La guerra contro il figlio quale realtà biologica – come esito dell’atto del generare – documentata dal Rapporto, affonda pertanto le proprie radici nella censura civico-culturale verso il figlio quale “figura” del soggetto nell’atto del vivere di fede, più precisamente nella censura della forma generale della sua esistenza come obbedienza filiale. L’uomo moderno (e contemporaneo) però non solo non tollera più di essere figlio, ma dietro tutto ciò da cui intende affrancarsi per affermarsi integralmente come adulto, sospetta sempre ci sia l’autorità paterna. All’”uccisione del padre”, colto come “figura” di ogni insopportabile trascendenza normativa, corrisponde la propria convinta adesione agli intendimenti di liberazione espressi dalla moderna democrazia, che si presenta ai suoi occhi come dottrina di immanenza e civile via di emancipazione dall’indebita ingerenza di qualsivoglia paternitas: l’esito della messa in discussione della fede è la crisi dell’autorità.
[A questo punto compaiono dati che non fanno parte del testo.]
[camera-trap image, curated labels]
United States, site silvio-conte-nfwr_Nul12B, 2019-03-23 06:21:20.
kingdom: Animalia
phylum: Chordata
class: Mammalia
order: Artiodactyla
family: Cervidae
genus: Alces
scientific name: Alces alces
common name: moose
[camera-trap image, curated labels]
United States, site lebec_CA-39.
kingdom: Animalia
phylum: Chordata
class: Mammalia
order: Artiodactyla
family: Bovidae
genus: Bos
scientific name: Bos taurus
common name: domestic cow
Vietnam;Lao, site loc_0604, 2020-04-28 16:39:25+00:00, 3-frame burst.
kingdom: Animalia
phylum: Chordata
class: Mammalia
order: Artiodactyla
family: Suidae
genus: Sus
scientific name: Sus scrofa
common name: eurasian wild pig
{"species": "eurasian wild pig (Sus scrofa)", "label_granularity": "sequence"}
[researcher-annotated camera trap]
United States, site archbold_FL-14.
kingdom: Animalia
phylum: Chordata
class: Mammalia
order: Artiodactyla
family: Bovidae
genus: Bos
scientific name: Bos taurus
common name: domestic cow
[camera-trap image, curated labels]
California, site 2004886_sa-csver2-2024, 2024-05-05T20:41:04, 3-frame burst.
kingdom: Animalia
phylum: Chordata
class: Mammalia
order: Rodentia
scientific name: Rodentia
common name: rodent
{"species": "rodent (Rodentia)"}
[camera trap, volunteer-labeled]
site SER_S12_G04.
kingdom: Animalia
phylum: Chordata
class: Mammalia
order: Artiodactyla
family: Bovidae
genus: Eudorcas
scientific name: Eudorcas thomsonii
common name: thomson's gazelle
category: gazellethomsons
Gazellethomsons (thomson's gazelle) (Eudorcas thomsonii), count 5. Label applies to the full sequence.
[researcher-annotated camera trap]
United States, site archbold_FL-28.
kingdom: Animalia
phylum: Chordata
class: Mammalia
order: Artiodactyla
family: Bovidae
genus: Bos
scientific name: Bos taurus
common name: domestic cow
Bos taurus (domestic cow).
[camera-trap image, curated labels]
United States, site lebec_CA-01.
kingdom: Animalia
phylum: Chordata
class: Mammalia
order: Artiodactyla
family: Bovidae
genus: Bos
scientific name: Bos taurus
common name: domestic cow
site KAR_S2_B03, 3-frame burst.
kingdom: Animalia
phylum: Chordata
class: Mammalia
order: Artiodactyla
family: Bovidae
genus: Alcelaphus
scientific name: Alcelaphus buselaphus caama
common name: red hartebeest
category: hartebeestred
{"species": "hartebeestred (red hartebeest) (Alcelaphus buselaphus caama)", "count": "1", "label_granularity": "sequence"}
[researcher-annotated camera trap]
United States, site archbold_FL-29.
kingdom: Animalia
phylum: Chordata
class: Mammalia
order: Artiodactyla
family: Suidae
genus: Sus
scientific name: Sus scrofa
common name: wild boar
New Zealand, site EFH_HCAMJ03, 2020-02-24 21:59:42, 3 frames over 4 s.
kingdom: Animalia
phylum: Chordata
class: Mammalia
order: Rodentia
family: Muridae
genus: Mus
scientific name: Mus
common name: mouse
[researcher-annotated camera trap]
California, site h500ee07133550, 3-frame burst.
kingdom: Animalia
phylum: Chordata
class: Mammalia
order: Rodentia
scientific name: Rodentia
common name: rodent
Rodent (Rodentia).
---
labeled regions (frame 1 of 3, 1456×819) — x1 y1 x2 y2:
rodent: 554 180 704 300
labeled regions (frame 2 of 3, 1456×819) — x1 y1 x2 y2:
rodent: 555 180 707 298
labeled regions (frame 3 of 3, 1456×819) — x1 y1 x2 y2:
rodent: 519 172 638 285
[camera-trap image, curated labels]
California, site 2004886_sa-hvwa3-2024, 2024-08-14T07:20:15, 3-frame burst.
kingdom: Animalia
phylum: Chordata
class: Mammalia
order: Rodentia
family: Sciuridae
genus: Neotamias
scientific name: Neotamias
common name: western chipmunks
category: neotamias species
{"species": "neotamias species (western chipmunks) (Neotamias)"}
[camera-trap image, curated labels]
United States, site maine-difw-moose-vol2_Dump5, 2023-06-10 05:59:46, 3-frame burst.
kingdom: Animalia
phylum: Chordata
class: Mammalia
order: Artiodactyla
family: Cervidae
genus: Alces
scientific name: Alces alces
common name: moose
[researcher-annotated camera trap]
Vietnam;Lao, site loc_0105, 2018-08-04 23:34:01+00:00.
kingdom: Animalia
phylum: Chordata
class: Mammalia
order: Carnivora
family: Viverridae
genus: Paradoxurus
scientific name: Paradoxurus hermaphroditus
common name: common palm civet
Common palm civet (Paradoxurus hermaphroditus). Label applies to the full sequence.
Affermazione, quest’ultima, che constatiamo ormai abbia attualità anche ecclesiologica, visto il processo in corso di sinodale democratizzazione della realtà comunionale della Chiesa Cattolica a discapito della sua costitutiva strutturazione gerarchica, cui si associa l’insistenza nel prospettare un’altrettanta democratica ministerialità femminile.